§ Data for review
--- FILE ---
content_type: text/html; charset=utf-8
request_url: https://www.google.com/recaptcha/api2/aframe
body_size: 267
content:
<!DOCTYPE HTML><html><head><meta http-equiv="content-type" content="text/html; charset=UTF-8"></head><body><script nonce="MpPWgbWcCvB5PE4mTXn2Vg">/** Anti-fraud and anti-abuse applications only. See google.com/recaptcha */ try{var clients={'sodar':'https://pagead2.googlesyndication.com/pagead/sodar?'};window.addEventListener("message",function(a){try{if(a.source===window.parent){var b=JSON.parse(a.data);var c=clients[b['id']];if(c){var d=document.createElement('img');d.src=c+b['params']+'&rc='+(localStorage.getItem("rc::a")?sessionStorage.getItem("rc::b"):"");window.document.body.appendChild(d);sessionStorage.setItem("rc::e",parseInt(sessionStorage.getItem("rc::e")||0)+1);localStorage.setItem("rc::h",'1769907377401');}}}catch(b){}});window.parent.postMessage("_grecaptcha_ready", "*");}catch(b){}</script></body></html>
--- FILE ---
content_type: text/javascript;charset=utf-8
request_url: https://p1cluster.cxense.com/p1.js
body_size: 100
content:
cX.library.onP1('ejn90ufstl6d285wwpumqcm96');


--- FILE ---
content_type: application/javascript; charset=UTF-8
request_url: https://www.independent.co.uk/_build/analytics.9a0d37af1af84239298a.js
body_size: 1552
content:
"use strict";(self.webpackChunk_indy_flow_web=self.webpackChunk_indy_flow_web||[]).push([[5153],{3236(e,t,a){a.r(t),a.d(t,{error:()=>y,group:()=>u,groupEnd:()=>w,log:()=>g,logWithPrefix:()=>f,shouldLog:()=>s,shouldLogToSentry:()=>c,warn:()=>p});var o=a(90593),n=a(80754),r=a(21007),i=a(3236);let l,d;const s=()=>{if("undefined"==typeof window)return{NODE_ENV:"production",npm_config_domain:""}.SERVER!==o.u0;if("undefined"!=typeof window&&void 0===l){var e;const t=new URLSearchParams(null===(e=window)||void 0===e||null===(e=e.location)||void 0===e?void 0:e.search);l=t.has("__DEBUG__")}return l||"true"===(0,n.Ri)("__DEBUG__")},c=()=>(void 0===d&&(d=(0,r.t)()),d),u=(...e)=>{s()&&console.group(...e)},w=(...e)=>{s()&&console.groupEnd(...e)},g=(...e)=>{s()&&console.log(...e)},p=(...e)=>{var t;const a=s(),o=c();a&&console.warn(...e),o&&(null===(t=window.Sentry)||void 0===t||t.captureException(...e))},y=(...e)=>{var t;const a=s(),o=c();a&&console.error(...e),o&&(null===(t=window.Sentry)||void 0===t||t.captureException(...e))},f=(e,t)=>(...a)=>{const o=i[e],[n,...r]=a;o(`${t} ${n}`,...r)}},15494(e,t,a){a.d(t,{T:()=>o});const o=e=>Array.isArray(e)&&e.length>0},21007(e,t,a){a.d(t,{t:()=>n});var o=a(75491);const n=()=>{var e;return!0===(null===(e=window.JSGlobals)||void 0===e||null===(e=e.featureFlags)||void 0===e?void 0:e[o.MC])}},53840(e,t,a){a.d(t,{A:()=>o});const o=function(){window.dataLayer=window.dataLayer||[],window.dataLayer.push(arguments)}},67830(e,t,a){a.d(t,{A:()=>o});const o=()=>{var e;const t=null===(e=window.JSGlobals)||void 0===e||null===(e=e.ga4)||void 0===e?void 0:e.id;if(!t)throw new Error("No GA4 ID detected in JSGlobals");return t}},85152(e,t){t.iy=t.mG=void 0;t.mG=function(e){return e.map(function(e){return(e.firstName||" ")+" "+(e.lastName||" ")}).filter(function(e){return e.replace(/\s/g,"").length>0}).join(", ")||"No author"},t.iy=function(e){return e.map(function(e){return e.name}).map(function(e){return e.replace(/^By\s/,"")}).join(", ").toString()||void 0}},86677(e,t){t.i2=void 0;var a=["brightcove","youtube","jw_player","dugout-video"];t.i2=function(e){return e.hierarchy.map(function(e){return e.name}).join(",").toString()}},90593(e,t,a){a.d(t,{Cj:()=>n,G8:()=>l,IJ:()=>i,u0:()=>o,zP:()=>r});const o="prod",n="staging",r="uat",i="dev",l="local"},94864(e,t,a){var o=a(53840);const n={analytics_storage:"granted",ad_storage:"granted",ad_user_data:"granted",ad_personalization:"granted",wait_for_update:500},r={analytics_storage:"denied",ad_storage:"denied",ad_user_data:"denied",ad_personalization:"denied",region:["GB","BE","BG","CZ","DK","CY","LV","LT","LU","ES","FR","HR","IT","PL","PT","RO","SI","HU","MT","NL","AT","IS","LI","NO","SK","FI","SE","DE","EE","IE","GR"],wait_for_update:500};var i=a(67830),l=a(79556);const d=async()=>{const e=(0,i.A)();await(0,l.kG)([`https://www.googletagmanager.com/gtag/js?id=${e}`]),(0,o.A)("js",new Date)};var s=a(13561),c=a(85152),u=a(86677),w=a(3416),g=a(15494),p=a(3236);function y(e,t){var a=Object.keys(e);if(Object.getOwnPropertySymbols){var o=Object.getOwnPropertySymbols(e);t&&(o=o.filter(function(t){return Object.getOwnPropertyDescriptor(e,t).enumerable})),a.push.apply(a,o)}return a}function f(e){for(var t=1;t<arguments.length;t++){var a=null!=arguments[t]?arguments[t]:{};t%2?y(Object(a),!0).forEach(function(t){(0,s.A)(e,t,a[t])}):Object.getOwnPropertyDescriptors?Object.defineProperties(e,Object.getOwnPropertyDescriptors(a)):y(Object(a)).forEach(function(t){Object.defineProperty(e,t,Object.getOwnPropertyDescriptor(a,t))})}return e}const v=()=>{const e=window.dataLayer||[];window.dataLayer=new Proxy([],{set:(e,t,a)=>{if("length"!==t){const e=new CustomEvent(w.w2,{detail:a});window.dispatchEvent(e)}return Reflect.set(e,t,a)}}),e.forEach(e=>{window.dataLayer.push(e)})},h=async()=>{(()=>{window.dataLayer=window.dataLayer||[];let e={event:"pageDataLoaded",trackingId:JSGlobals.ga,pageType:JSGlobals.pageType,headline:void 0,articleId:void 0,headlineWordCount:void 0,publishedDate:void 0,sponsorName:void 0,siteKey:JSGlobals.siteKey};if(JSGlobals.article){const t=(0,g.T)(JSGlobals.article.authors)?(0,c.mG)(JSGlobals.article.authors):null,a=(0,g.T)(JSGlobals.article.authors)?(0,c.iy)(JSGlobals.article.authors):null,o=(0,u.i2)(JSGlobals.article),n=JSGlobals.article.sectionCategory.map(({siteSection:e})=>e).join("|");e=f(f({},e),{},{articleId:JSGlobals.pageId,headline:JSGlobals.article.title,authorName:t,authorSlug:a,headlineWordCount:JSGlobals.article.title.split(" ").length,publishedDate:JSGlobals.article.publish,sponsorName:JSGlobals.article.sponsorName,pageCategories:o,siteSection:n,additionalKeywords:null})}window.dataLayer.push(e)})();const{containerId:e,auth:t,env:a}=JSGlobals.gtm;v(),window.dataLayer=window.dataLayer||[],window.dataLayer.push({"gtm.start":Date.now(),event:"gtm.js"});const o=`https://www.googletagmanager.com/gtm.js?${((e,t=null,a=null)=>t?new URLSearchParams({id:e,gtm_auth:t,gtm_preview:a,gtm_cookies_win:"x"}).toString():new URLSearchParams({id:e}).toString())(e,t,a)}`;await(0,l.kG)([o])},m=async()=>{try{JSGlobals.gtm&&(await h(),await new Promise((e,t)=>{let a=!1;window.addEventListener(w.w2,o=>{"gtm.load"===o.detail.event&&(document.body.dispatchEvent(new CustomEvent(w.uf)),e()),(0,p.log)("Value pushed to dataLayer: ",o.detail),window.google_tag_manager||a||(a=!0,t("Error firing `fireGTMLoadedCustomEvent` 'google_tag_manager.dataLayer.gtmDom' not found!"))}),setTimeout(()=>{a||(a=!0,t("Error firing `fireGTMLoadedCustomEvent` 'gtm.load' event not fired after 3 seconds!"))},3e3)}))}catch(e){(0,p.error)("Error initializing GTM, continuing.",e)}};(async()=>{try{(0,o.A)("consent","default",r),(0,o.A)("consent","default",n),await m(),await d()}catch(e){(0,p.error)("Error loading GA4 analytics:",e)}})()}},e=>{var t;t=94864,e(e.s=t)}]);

§ Action item
Read the entries above and find each line holding the word "html". Copy it out.

§ Output for this task
content_type: text/html; charset=utf-8
<!DOCTYPE HTML><html><head><meta http-equiv="content-type" content="text/html; charset=UTF-8"></head><body><script nonce="MpPWgbWcCvB5PE4mTXn2Vg">/** Anti-fraud and anti-abuse applications only. See google.com/recaptcha */ try{var clients={'sodar':'https://pagead2.googlesyndication.com/pagead/sodar?'};window.addEventListener("message",function(a){try{if(a.source===window.parent){var b=JSON.parse(a.data);var c=clients[b['id']];if(c){var d=document.createElement('img');d.src=c+b['params']+'&rc='+(localStorage.getItem("rc::a")?sessionStorage.getItem("rc::b"):"");window.document.body.appendChild(d);sessionStorage.setItem("rc::e",parseInt(sessionStorage.getItem("rc::e")||0)+1);localStorage.setItem("rc::h",'1769907377401');}}}catch(b){}});window.parent.postMessage("_grecaptcha_ready", "*");}catch(b){}</script></body></html>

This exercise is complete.